▶ _EXERCISE OBJECTIVE_: Copy out exactly the lines from the first line of the material below through the line containing "United States, site sanjuan_2016_Unit160_Ivan034.", and nothing beyond them.

▶ _EXERCISE INPUTS_:

▶

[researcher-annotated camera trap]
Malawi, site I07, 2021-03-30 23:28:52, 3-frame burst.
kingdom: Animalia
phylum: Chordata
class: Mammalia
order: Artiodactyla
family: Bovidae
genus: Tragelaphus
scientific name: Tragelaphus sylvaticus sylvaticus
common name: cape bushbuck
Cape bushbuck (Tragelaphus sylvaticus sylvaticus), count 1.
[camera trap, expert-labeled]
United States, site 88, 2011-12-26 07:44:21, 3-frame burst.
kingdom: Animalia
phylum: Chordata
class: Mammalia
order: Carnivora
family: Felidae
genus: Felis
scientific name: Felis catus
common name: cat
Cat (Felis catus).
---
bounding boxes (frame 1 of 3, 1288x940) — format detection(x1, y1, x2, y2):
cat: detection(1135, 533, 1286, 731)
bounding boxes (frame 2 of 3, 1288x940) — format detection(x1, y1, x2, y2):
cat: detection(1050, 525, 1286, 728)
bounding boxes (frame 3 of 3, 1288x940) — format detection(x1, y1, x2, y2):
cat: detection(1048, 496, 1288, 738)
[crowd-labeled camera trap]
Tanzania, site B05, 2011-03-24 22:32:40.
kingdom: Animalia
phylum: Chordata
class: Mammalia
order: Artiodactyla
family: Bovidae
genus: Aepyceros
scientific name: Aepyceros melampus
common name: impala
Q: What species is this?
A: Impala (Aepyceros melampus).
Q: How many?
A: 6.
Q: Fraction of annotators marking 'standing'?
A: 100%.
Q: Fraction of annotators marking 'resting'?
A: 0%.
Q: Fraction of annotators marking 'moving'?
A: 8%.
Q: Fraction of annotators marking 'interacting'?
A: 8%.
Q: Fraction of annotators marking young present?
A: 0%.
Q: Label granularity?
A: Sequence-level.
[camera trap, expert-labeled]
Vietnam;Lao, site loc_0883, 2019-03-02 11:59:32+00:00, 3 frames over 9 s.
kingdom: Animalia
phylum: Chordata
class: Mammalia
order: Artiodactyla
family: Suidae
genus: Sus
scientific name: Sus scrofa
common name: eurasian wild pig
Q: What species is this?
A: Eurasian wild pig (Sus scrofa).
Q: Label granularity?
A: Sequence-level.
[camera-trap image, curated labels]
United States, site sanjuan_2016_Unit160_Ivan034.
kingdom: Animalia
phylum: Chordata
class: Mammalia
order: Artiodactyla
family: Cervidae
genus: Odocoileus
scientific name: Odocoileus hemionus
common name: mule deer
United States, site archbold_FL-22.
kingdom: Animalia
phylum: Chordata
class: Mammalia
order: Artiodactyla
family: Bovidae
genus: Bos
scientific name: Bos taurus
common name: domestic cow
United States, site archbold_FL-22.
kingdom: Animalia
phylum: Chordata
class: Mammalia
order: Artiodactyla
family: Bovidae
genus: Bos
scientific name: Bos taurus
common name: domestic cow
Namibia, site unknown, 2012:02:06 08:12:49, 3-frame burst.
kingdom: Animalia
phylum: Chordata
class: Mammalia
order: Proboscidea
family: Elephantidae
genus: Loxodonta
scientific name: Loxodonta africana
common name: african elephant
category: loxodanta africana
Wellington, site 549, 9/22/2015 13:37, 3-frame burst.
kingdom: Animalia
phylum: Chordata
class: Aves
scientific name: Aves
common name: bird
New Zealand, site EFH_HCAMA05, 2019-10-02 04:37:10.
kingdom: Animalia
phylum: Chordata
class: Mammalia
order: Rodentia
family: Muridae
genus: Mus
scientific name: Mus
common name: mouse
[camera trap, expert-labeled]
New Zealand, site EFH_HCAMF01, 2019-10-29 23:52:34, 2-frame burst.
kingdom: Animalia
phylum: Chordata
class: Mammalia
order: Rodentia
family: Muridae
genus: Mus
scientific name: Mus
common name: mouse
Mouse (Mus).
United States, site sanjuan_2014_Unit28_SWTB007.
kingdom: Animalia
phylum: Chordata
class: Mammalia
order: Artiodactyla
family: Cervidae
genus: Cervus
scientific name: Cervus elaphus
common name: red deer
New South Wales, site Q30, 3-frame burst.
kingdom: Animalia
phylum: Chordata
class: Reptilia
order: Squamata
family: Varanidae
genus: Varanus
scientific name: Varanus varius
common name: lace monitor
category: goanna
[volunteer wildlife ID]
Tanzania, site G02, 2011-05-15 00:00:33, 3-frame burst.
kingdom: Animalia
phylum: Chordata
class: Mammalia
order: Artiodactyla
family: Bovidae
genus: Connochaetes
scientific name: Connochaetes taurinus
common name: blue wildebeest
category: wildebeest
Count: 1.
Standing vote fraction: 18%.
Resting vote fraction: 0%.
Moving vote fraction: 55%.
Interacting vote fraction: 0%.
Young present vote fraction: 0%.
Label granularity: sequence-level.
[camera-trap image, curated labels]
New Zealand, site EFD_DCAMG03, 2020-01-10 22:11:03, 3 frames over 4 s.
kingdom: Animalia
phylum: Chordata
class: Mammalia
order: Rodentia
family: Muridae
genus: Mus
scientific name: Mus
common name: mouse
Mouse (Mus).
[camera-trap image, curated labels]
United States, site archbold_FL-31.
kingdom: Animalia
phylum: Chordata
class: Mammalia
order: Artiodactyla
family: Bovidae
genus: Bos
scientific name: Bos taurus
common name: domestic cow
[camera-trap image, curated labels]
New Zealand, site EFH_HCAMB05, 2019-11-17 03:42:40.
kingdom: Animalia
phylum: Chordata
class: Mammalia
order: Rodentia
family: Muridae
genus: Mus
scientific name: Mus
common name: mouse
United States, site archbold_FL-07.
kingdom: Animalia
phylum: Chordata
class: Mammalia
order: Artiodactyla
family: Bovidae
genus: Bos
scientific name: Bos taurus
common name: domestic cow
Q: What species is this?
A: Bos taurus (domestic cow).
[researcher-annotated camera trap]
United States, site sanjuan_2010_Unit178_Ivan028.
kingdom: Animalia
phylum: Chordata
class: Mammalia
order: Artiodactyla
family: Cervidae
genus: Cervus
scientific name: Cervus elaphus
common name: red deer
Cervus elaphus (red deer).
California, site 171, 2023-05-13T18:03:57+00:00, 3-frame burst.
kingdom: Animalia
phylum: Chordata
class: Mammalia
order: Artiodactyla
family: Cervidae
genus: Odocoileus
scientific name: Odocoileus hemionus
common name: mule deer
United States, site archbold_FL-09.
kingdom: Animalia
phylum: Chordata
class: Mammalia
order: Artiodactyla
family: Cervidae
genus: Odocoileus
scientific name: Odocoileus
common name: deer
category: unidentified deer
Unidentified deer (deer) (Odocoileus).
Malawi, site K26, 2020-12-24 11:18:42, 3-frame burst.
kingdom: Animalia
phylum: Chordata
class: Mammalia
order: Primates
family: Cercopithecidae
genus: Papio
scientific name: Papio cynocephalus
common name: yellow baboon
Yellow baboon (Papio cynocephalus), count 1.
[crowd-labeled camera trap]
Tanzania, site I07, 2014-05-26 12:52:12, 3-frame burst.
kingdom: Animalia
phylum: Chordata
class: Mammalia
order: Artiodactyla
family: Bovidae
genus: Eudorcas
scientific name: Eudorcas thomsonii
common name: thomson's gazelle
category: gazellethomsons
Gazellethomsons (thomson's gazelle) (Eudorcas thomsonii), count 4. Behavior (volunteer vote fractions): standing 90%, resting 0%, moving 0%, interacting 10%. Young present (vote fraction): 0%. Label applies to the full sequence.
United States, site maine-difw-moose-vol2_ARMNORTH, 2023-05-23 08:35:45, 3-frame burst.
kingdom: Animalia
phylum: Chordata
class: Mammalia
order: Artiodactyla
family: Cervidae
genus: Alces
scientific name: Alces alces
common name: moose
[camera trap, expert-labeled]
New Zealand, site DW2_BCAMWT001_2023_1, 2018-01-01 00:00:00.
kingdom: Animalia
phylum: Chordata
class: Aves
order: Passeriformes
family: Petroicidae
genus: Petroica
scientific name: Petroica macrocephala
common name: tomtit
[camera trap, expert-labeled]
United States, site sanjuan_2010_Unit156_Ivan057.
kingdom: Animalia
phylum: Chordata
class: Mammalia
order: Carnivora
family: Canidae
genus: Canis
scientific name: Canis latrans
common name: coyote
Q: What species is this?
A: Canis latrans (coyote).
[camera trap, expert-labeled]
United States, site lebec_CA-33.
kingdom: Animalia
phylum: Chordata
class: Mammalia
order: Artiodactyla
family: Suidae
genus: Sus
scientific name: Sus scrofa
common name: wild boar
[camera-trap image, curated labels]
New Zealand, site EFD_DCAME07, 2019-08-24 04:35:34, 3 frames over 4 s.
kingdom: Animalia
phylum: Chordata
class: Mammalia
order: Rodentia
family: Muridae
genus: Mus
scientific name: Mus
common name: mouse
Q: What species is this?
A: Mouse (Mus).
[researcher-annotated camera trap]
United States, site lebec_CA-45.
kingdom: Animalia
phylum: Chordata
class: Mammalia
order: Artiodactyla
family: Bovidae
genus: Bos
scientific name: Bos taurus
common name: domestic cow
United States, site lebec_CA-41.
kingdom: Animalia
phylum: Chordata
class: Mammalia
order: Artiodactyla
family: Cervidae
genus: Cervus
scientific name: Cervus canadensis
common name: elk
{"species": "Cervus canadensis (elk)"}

◀

▶ _EXERCISE RESULT_:
[researcher-annotated camera trap]
Malawi, site I07, 2021-03-30 23:28:52, 3-frame burst.
kingdom: Animalia
phylum: Chordata
class: Mammalia
order: Artiodactyla
family: Bovidae
genus: Tragelaphus
scientific name: Tragelaphus sylvaticus sylvaticus
common name: cape bushbuck
Cape bushbuck (Tragelaphus sylvaticus sylvaticus), count 1.
[camera trap, expert-labeled]
United States, site 88, 2011-12-26 07:44:21, 3-frame burst.
kingdom: Animalia
phylum: Chordata
class: Mammalia
order: Carnivora
family: Felidae
genus: Felis
scientific name: Felis catus
common name: cat
Cat (Felis catus).
---
bounding boxes (frame 1 of 3, 1288x940) — format detection(x1, y1, x2, y2):
cat: detection(1135, 533, 1286, 731)
bounding boxes (frame 2 of 3, 1288x940) — format detection(x1, y1, x2, y2):
cat: detection(1050, 525, 1286, 728)
bounding boxes (frame 3 of 3, 1288x940) — format detection(x1, y1, x2, y2):
cat: detection(1048, 496, 1288, 738)
[crowd-labeled camera trap]
Tanzania, site B05, 2011-03-24 22:32:40.
kingdom: Animalia
phylum: Chordata
class: Mammalia
order: Artiodactyla
family: Bovidae
genus: Aepyceros
scientific name: Aepyceros melampus
common name: impala
Q: What species is this?
A: Impala (Aepyceros melampus).
Q: How many?
A: 6.
Q: Fraction of annotators marking 'standing'?
A: 100%.
Q: Fraction of annotators marking 'resting'?
A: 0%.
Q: Fraction of annotators marking 'moving'?
A: 8%.
Q: Fraction of annotators marking 'interacting'?
A: 8%.
Q: Fraction of annotators marking young present?
A: 0%.
Q: Label granularity?
A: Sequence-level.
[camera trap, expert-labeled]
Vietnam;Lao, site loc_0883, 2019-03-02 11:59:32+00:00, 3 frames over 9 s.
kingdom: Animalia
phylum: Chordata
class: Mammalia
order: Artiodactyla
family: Suidae
genus: Sus
scientific name: Sus scrofa
common name: eurasian wild pig
Q: What species is this?
A: Eurasian wild pig (Sus scrofa).
Q: Label granularity?
A: Sequence-level.
[camera-trap image, curated labels]
United States, site sanjuan_2016_Unit160_Ivan034.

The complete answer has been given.